BERLIN - Ex-German Chancellor Gerhard Schroeder has written in a new book that George W. Bush's frequent references to God in their meetings before the Iraq war had made him wary of the U.S. president's political decisions.
Schroeder wrote in an advance excerpt of his memoirs that Germany had stood by its vow of "unlimited solidarity" after the September 11 attacks in 2001. But Germany stayed out of Iraq, causing a breach in U.S.-German ties.
He said in "Decisions: My Life in Politics", published on Sunday in Der Spiegel magazine, he was alarmed by Bush's talk of God, which made him fear religion influenced decisions.
"What worried me, despite a relaxed atmosphere to our talks, and to a certain degree what made me sceptical was how much it came through that this president saw himself as 'God-fearing' and saw that as the highest authority," Schroeder wrote.

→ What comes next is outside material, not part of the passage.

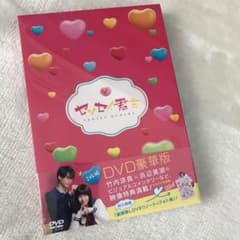 センセイ君主♡新品未開封♡豪華版のサムネイル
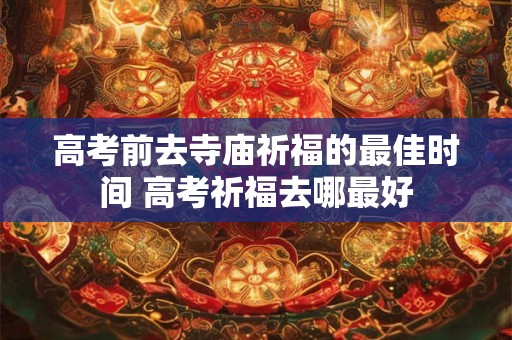 1986属虎女佩戴什么旺财 揭秘开运饰品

Schroeder, a Social Democrat who left politics after his party lost a 2005 election to end his seven years in power, said he had no qualms with Bush's Christian faith but could not escape a fear religion was a driving force behind his decisions.
"I can well understand if someone is devout and strives for a dialogue with God, in this case prayer. The problem that I have with that starts when the impression arises that political decisions are the result of a dialogue with God."
Schroeder said the problem with decisions made in "dialogue with God" is they cannot be modified or negotiated. Bush broke off ties with Schroeder for a while after he publicly questioned the wisdom of invading Iraq as part of his war on terrorism.
Even though Schroeder said he wept when the United States was attacked on 9/11, his anti-war stance on Iraq a year later helped him win re-election just months before the U.S. invasion.
"Anyone who tries to legitimize political decisions that way (in dialogue with God) simply cannot allow these decisions to be changed through criticism or an exchange of ideas. Because if you do, you then breach the mission from God," Schroeder wrote.
"This absoluteness I saw in the American president in 2002, not only in our private talks but also in his public comments, reinforced my political skepticism -- even though I personally like America and its president."
Germany had sent nearly 4,000 troops to support the U.S.-led war on terrorism in Afghanistan and Africa before that in 2001.
Schroeder wrote he believes in the separation between church and state.
"Quite rightly we criticize that in most Islamic states the role of religion in society and the secular character of the legal system are not clearly separated. But we haven't taken note as readily of the U.S. Christian fundamentalists and their interpretation of the bible that show similar tendencies.
"There is thus little scope for peaceful resolutions if both sides claim to have a monopoly on the only truth."